Leadership changes and falling sales add pressure to an already difficult year

USA – Beyond Meat has disclosed that it expects to report a material weakness in its internal controls after notifying regulators in early November that it would delay the release of its third-quarter financial results.

The plant-based meat producer said in a Nov. 3 notice of late filing with the US Securities and Exchange Commission that it was postponing the earnings report by about one week in order to complete work related to an anticipated non-cash impairment charge for the three months ended Sept. 27.

The impairment is linked to certain long-term assets, and the company said additional time was required to properly measure the charge before finalizing its quarterly results.

Following that disclosure, Beyond Meat confirmed it has begun a review of its internal control framework and is preparing a remediation plan to address the identified material weakness.

In a Nov. 12 regulatory filing, the company outlined several steps under consideration, starting with increased investment in its accounting function through the recruitment of additional staff with technical accounting and public company reporting experience.

Beyond Meat also said it plans to introduce targeted training programs for key finance and accounting employees, while relying more heavily on external accounting advisers for added oversight and technical support.

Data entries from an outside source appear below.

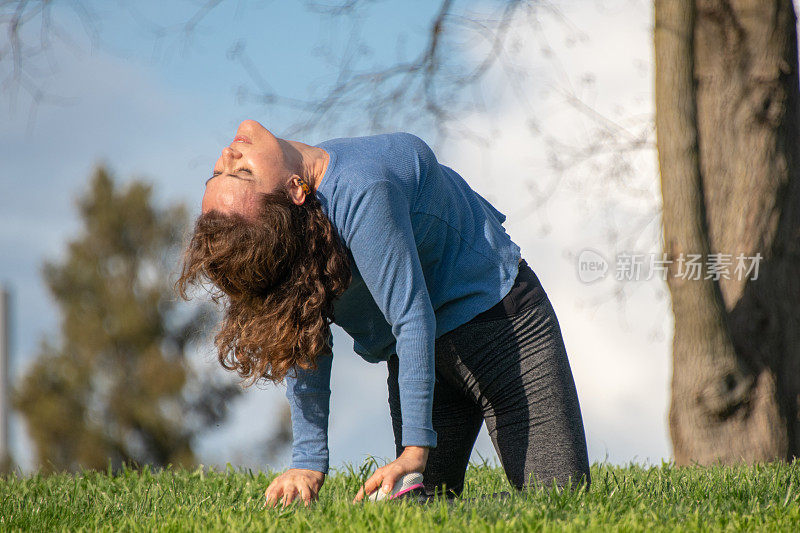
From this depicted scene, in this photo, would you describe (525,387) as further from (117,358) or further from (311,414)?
(117,358)

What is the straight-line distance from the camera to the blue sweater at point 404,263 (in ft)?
8.96

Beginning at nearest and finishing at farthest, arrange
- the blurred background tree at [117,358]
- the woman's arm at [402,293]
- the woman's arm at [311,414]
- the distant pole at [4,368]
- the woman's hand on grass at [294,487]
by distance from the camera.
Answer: the woman's arm at [402,293]
the woman's hand on grass at [294,487]
the woman's arm at [311,414]
the distant pole at [4,368]
the blurred background tree at [117,358]

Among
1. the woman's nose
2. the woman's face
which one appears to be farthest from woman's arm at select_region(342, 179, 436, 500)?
the woman's nose

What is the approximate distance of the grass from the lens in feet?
8.89

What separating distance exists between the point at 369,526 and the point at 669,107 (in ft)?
13.3

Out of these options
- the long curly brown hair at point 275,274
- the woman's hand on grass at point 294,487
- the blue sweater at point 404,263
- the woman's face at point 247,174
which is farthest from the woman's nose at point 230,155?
the woman's hand on grass at point 294,487

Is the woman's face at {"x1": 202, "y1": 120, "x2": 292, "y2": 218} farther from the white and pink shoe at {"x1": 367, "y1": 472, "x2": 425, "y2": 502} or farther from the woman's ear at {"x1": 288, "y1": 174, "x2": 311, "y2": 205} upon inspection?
the white and pink shoe at {"x1": 367, "y1": 472, "x2": 425, "y2": 502}

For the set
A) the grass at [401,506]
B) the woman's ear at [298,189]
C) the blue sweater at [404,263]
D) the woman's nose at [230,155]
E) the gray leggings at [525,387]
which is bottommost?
the grass at [401,506]

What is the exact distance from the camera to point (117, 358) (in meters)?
14.6

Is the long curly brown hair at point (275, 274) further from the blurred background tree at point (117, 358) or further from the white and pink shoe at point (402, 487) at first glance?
the blurred background tree at point (117, 358)

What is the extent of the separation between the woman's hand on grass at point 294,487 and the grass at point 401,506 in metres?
0.08

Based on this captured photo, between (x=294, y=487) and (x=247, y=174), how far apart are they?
1.34 meters

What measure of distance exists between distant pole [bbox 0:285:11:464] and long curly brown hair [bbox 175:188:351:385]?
7.18m

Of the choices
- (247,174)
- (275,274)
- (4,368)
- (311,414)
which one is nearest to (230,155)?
(247,174)
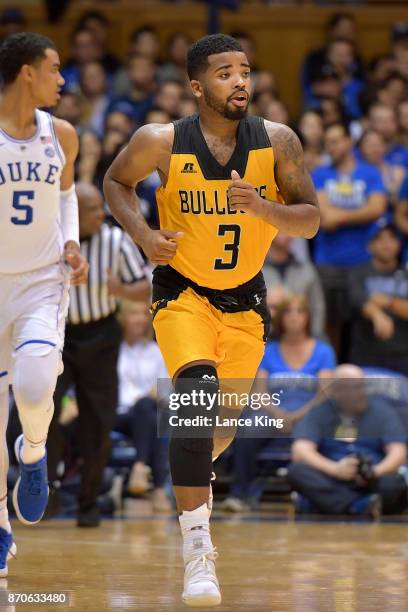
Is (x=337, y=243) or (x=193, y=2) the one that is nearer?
(x=337, y=243)

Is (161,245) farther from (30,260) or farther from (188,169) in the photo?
(30,260)

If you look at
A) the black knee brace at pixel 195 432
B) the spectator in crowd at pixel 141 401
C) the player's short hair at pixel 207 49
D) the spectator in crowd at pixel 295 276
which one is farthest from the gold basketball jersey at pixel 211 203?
the spectator in crowd at pixel 295 276

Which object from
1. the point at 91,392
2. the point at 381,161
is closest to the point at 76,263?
the point at 91,392

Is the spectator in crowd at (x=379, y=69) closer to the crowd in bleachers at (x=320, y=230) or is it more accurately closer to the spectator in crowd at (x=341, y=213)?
the crowd in bleachers at (x=320, y=230)

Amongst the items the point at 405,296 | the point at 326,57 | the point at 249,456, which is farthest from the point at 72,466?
the point at 326,57

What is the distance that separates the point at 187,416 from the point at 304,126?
6.98 meters

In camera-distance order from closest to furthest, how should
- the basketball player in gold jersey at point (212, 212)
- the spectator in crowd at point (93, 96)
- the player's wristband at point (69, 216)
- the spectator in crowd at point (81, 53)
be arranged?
the basketball player in gold jersey at point (212, 212) → the player's wristband at point (69, 216) → the spectator in crowd at point (93, 96) → the spectator in crowd at point (81, 53)

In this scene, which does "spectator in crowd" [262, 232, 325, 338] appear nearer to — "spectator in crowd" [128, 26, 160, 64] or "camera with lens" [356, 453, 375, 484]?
"camera with lens" [356, 453, 375, 484]

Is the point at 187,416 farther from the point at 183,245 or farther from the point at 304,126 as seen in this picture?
the point at 304,126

Additional measures include tighter review and approval procedures for financial statements, along with a structured review process for significant and non-routine transactions.

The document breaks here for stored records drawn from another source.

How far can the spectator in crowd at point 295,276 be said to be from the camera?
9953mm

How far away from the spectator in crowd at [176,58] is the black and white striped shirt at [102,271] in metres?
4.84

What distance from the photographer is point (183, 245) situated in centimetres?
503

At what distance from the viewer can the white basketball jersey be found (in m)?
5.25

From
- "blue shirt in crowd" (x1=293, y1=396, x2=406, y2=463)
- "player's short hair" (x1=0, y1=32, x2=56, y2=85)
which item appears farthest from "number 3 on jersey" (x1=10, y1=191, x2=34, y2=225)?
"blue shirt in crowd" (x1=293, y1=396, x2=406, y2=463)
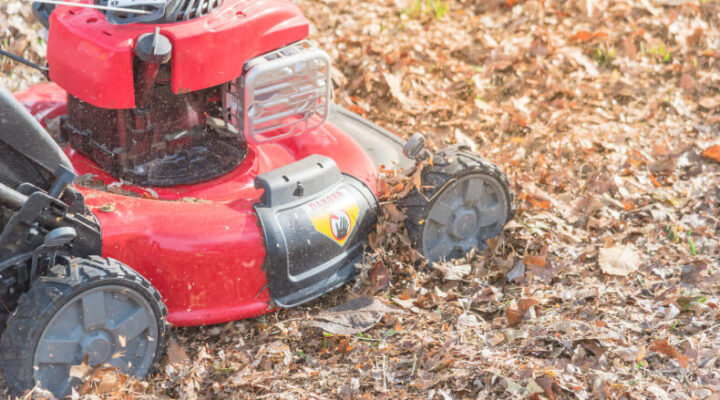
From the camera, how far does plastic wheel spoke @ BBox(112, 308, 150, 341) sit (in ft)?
8.19

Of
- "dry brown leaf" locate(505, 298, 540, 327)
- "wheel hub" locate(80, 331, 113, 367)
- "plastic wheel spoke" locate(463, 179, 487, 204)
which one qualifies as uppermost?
"plastic wheel spoke" locate(463, 179, 487, 204)

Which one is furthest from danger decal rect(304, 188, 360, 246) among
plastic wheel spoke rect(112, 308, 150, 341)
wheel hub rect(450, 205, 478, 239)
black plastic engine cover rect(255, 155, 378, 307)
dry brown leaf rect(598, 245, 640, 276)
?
dry brown leaf rect(598, 245, 640, 276)

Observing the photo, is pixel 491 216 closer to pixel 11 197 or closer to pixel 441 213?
pixel 441 213

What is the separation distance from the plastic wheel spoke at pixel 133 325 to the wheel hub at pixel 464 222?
1.26 m

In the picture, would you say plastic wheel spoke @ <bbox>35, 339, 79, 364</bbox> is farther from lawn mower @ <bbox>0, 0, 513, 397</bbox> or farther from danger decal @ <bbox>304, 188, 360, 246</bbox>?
danger decal @ <bbox>304, 188, 360, 246</bbox>

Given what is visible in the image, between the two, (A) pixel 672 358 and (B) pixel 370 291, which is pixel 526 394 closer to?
(A) pixel 672 358

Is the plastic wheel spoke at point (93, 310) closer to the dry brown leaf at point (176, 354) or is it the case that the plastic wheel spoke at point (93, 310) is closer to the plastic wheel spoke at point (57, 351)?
the plastic wheel spoke at point (57, 351)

Pressure from declining performance

These accounting and leadership developments come during a turbulent period for the company, which has seen its share price fall by roughly 70% year to date amid weaker demand for plant-based foods and ongoing legal and governance challenges.

In August, Food Dive reported that Beyond Meat was taking longer to settle supplier payments as revenue continued to slide, citing CreditSafe data showing its average payment delay had doubled from a year earlier to 19 days.

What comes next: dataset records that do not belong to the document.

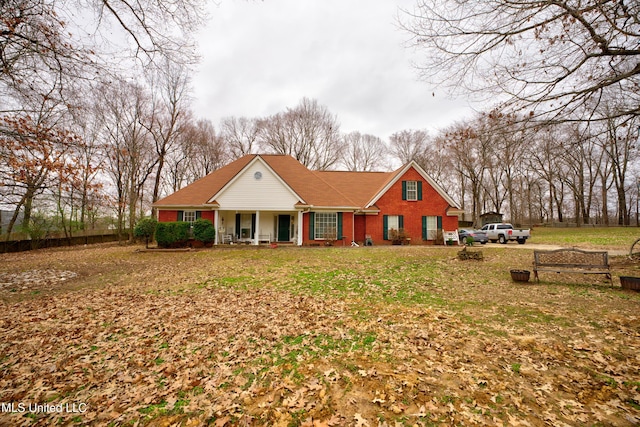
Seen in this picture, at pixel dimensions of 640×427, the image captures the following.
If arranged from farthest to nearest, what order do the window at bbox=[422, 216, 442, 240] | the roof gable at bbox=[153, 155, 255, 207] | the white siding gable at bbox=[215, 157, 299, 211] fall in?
the window at bbox=[422, 216, 442, 240], the roof gable at bbox=[153, 155, 255, 207], the white siding gable at bbox=[215, 157, 299, 211]

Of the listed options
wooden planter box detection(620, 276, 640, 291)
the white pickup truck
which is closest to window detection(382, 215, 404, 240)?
the white pickup truck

Around the same time, media reports raised concerns about the company’s cash position, though a Beyond Meat spokesperson said the business had no intention of filing for bankruptcy in a statement also shared on its official X account.

Operational performance has continued to deteriorate, with the company reporting a 19% year-on-year decline in second-quarter sales before further revenue erosion in the third quarter.

During the third quarter, gross profit dropped to US$7.2 million (US$7.2m) from US$14.3 million (US$14.3m) in the same period last year, reflecting both lower sales and ongoing cost pressures.

Operating expenses for the quarter included US$77.4 million (US$77.4m) in non-cash impairment charges tied to long-lived assets, according to a Nov. 10 press release.

Leadership changes

Against this backdrop, corporate controller Luo is exiting the company after slightly more than a year in the role, having joined Beyond Meat in May 2024 from Herbalife.

Chief Financial Officer Lenny Kutua, who joined the company in 2019 and assumed the CFO position in October 2022 after prior roles at Jefferies, KeyBanc Capital Markets and Goldman Sachs, remains in place as Beyond Meat works through its financial and operational challenges.